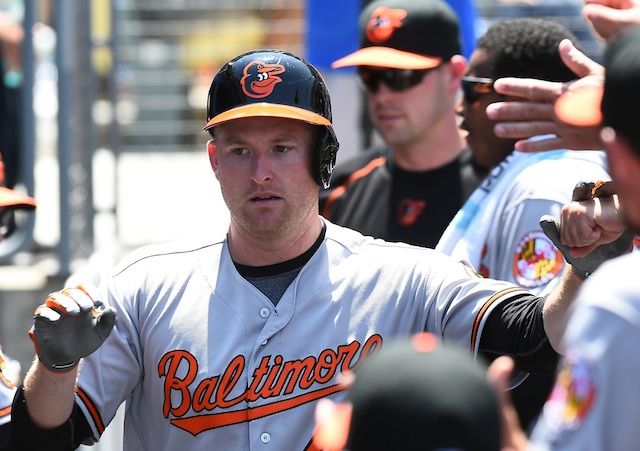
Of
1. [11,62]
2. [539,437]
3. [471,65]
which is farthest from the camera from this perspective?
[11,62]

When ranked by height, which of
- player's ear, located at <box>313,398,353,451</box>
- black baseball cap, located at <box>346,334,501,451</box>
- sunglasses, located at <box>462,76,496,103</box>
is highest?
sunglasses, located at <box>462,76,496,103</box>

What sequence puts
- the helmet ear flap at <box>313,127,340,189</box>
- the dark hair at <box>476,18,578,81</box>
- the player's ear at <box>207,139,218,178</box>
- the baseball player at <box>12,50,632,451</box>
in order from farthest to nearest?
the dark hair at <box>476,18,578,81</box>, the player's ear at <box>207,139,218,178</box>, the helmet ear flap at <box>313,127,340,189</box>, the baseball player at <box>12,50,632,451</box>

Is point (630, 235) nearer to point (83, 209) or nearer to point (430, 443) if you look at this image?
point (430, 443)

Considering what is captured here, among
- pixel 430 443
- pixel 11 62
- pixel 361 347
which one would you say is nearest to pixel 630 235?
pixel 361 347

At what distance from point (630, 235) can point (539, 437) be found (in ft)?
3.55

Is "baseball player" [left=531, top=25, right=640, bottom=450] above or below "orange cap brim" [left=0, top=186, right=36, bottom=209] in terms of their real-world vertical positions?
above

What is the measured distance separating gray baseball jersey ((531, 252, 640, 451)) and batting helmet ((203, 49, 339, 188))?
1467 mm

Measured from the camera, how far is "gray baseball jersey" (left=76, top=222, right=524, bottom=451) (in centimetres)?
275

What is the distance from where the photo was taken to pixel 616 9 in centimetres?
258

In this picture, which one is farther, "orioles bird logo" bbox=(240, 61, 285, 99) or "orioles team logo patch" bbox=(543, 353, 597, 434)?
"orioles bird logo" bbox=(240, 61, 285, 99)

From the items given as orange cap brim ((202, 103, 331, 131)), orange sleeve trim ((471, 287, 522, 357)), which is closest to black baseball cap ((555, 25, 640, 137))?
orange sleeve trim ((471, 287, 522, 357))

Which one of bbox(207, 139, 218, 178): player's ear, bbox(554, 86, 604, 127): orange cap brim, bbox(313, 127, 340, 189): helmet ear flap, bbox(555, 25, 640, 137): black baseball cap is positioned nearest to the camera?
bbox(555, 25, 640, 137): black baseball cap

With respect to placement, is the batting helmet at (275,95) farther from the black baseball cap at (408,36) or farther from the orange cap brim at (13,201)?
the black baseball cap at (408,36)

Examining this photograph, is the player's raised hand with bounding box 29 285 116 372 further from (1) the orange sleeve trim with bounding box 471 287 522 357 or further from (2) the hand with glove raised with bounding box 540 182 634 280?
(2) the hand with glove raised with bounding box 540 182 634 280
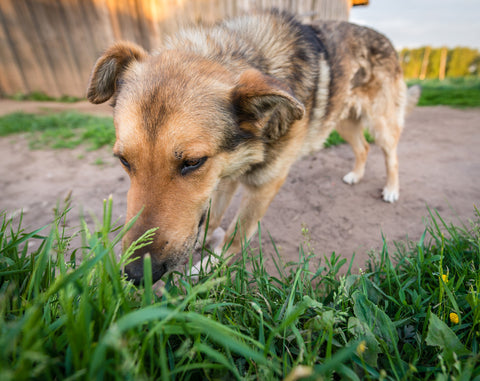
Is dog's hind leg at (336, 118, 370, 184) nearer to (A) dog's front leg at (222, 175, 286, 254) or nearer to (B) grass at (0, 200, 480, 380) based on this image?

____________

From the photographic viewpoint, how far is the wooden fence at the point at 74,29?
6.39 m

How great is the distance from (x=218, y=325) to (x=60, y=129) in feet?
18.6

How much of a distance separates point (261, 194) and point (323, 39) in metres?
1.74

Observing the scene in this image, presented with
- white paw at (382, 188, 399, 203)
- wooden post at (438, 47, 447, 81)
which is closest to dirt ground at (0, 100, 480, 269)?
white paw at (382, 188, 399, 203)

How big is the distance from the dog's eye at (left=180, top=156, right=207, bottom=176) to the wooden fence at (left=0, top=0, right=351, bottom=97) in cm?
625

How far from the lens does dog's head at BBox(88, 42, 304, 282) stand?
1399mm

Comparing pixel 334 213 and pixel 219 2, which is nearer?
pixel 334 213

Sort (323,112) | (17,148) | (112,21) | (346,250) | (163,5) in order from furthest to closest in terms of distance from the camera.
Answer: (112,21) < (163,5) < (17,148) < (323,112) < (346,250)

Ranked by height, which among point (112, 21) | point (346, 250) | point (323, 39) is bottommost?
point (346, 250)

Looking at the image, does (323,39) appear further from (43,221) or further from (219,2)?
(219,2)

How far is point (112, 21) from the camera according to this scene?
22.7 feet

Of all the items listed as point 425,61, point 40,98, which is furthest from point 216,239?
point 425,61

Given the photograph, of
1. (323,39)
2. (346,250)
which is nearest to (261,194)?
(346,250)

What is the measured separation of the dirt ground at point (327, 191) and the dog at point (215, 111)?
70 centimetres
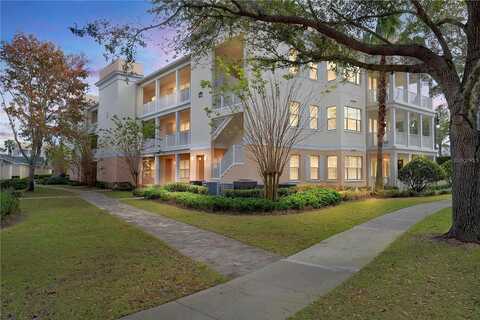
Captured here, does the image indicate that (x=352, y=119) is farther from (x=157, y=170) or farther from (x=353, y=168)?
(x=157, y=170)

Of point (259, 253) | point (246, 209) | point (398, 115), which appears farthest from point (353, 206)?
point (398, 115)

____________

• **Short problem**
In the listing, from the line with "What is the measured distance" up to and including the line with "Is dog's hind", substitute "protective helmet" for every "batting helmet" and write those lines out again with nothing else altered. Omit the pictures.

• **The reply**
What is the measured distance separating gray baseball jersey ((531, 252, 640, 451)) and protective helmet ((203, 49, 339, 188))?
1467 mm

Measured from the camera, how far is "gray baseball jersey" (left=76, top=222, right=524, bottom=451) (in centimetres)?
275

What is the distance from where the photo was taken to pixel 616 9 in centimetres?
258

In this picture, which one is farther, "orioles bird logo" bbox=(240, 61, 285, 99) or "orioles team logo patch" bbox=(543, 353, 597, 434)?
"orioles bird logo" bbox=(240, 61, 285, 99)

From the items given as orange cap brim ((202, 103, 331, 131)), orange sleeve trim ((471, 287, 522, 357)), which is closest to black baseball cap ((555, 25, 640, 137))?
orange sleeve trim ((471, 287, 522, 357))

Which one of bbox(207, 139, 218, 178): player's ear, bbox(554, 86, 604, 127): orange cap brim, bbox(313, 127, 340, 189): helmet ear flap, bbox(555, 25, 640, 137): black baseball cap is positioned nearest to the camera?
bbox(555, 25, 640, 137): black baseball cap

With respect to placement, is the protective helmet at (275,95) farther from the black baseball cap at (408,36) or farther from the orange cap brim at (13,201)?
the black baseball cap at (408,36)

Examining this photograph, is the player's raised hand with bounding box 29 285 116 372 further from (1) the orange sleeve trim with bounding box 471 287 522 357 or further from (2) the hand with glove raised with bounding box 540 182 634 280?
(2) the hand with glove raised with bounding box 540 182 634 280
Is dog's hind leg at (336, 118, 370, 184) nearer to (A) dog's front leg at (222, 175, 286, 254) or nearer to (B) grass at (0, 200, 480, 380) based on this image?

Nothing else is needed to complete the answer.